Dans quelle ville se déroule donc ce récit ? Dans quel Etat ? N’importe quelle ville et n’importe quel Etat. Seule l’époque compte. Nous sommes en 2005 et, pour que les forces de l’ordre atteignent une efficacité optimale, il faut sélectionner les citoyens et les ranger en deux catégories : les bien-portants et les autres.
Naturellement, aux commandes de cet Etat, on trouvera des politiques véreux et des esprits pervers, soit pour les soutenir, soit pour profiter de la situation (des lois) et amasser des fortunes. Puisque, naturellement, il y aura fraudes, débordements, infractions. En l’occurrence, on se posera tôt la question : que se passe-t-il lorsqu’un homme de pouvoir devient cartonblêmisable ? Et un haut fonctionnaire de l’Intérieur ?

Et le Dingue au Marteau, dans toute cette histoire ? Un accessoire. Le fruit exemplaire d’une société hyper-civilisée et structurée, mais dépassée par les paradoxes de ses lois et de sa morale. Sa propre nature et ses ambitions, aussi.

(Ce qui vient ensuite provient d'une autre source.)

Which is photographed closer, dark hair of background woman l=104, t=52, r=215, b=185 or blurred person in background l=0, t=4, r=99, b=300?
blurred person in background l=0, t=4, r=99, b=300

Par ailleurs, la ville que décrit Siniac est une certaine forme d’Enfer, irrespirable, sale, obscure, ceinturée de complexes industriels abandonnés, de décharges publiques géantes, de rues glauques, de vestiges d’une ère déchue qu’on voudrait redresser, perfectionner, magnifier.

Siniac livre cet enfer avec une lame tranchante fixée à sa plume. Il ne verse pas dans la formule embellie, soignée, limpide ; il coupe, perfore, agresse le corps-même de son texte pour le rendre fidèle au monde qu’il décrit et peuple de personnages – encore un peu humains, parfois, mais plus beaucoup, ou plus pour très longtemps.

De cette écriture jaillissent ainsi des extraits de presse écrite, des extraits de rapports officiels, des messages radios, des archives personnelles de Ministre, des propositions de lois et de réformes, chiffres, courbes, statistiques jointes ; le tout en bonne et due forme, rendus tels quels dans le livre. Alternés de récits de faits divers, du plus sordide au plus inquiétant. Quelques lueurs brillent bien ça et là, mais pas évidentes à capter, tant on est absorbé par le dédale à peine grotesque, et préoccupé par notre sort, au fond. Une vilaine angine qui dégénère un peu et on te livre en pâture aux malfaisants de toutes espèces ; des éradicateurs conventionnés, en somme. Bien pratique pour l’Etat.